As a consultant I work with Ceph using a downstream version of the product; so once in awhile I like to catch up on new features and functions that have not yet hit the downstream/supported version of the product; that process has led me to setting up my homelab (again) and using Ceph Nautilus as a base for storage.
Using ceph-volume
Ceph comes with a deployment and inspection tool called ceph-volume. Much like the older ceph-deploy tool, ceph-volume will allow you to inspect, prepare, and activate object storage daemons (OSDs). The advantages of ceph-volume include support for LVM, dm-cache, and it no longer relies/interacts with udev rules.

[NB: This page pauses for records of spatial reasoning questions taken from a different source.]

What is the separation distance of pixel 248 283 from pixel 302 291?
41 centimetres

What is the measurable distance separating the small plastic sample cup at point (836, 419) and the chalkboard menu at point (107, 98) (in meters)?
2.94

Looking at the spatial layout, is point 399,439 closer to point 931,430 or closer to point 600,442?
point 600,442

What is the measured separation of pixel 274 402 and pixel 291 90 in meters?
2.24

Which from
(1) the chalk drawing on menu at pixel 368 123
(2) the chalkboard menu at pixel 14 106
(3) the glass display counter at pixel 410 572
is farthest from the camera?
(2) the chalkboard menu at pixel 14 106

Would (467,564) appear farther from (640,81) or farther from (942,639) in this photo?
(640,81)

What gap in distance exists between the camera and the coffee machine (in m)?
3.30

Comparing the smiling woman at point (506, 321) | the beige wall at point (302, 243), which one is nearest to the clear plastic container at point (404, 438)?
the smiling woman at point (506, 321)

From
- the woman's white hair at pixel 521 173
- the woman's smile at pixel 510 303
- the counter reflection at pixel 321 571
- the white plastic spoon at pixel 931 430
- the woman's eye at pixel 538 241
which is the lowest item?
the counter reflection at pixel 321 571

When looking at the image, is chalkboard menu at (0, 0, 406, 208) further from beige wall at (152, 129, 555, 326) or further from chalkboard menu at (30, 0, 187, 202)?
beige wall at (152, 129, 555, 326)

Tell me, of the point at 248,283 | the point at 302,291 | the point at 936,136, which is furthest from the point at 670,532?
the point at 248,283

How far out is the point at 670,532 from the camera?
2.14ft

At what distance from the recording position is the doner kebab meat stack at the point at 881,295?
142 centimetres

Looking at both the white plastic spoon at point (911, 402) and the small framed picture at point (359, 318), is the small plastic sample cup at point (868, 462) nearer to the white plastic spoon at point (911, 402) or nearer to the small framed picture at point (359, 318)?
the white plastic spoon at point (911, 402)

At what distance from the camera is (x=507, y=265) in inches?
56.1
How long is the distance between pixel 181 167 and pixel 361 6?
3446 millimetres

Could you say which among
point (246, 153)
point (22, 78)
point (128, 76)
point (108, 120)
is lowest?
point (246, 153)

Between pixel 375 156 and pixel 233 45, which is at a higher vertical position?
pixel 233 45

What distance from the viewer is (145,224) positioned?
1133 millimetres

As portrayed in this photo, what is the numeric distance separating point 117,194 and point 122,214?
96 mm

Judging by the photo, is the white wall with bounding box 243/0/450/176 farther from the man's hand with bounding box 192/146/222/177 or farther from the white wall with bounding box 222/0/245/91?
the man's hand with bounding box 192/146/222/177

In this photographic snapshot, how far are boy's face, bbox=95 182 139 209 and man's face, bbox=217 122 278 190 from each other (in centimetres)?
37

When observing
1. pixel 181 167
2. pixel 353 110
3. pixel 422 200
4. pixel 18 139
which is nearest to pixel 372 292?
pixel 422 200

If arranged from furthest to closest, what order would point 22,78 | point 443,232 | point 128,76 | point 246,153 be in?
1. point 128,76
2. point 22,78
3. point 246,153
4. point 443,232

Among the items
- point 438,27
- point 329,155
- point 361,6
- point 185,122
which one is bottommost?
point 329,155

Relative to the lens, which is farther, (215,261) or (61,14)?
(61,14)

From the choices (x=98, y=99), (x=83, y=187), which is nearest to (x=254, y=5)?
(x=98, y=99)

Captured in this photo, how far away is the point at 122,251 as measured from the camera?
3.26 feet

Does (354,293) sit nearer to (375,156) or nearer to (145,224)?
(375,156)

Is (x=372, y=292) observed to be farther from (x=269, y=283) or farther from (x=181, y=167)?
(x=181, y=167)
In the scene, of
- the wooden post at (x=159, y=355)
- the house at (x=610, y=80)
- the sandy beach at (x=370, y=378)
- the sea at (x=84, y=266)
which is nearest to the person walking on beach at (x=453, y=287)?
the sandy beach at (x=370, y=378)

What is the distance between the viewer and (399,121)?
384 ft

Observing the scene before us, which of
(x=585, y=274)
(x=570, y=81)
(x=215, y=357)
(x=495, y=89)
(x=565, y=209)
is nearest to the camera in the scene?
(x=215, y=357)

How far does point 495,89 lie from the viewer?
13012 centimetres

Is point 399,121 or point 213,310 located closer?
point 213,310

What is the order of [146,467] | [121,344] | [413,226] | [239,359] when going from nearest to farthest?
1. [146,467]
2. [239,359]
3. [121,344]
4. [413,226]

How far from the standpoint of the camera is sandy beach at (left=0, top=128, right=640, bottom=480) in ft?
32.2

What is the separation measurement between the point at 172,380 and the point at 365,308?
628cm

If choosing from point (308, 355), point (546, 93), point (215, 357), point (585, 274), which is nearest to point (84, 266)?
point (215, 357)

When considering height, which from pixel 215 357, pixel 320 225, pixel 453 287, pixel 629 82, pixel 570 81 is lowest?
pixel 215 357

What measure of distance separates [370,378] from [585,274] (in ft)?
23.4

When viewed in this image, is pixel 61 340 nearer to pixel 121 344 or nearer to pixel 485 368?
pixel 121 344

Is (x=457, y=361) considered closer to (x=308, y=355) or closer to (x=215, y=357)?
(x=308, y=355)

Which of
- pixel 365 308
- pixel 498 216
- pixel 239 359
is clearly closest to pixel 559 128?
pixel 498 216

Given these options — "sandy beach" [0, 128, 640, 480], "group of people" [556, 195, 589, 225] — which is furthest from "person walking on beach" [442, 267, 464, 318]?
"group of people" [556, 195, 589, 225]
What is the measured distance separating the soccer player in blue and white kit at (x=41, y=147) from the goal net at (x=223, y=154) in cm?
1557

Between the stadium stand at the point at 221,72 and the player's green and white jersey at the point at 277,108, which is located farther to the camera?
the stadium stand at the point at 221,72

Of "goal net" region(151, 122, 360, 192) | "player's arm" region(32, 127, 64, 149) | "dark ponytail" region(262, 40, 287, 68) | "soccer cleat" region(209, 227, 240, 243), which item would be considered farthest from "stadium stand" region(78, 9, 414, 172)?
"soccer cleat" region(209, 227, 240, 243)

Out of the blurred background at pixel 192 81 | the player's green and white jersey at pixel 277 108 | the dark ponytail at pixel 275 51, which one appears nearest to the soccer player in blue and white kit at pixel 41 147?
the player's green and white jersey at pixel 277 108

For my use case I have installed a single Fusion IOMemory card unto each of my nodes in order to deploy OSDs with faster storage for the DB and WAL devices. It’s a very good idea to read the Bluestore configuration reference as that is default for new OSD deployments. Take careful note of the recommendations for the use of a DB and WAL device.
If there is only a small amount of fast storage available (e.g., less than a gigabyte), we recommend using it as a WAL device. If there is more, provisioning a DB device makes more sense. The BlueStore journal will always be placed on the fastest device available, so using a DB device will provide the same benefit that the WAL device would while also allowing additional metadata to be stored there (if it will fit).
Bluestore Configuration Reference
In my case, due to the access to the Fusion IOMemory card, I want to create enough partitions to support 11 OSDs and make them as large as possible for the DB device (which will put the WAL device on the same partition). My fast media is 931 GB of usable storage, if I split it evenly across all eleven OSDs I should end up with partitions ~84 GB in size. I like round numbers so those partitions are now 80 GB in size and the deployment command looks something like this.
root@ganymede:~# ceph-volume lvm prepare --bluestore --dmcrypt --data /dev/sdd --block.db /dev/fioa5
Be sure to replace the –data argument with the storage device and the –block.db argument needs to point to the partition on the fast storage you wish to use for the given OSD. After that I run the activation command for all OSDs on the node.
root@ganymede:~# ceph-volume lvm activate --all
Assuming everything has gone as expected the OSDs will start up and join the cluster and you’ll get all the speedy goodness of an SSD for the write ahead log and RocksDB.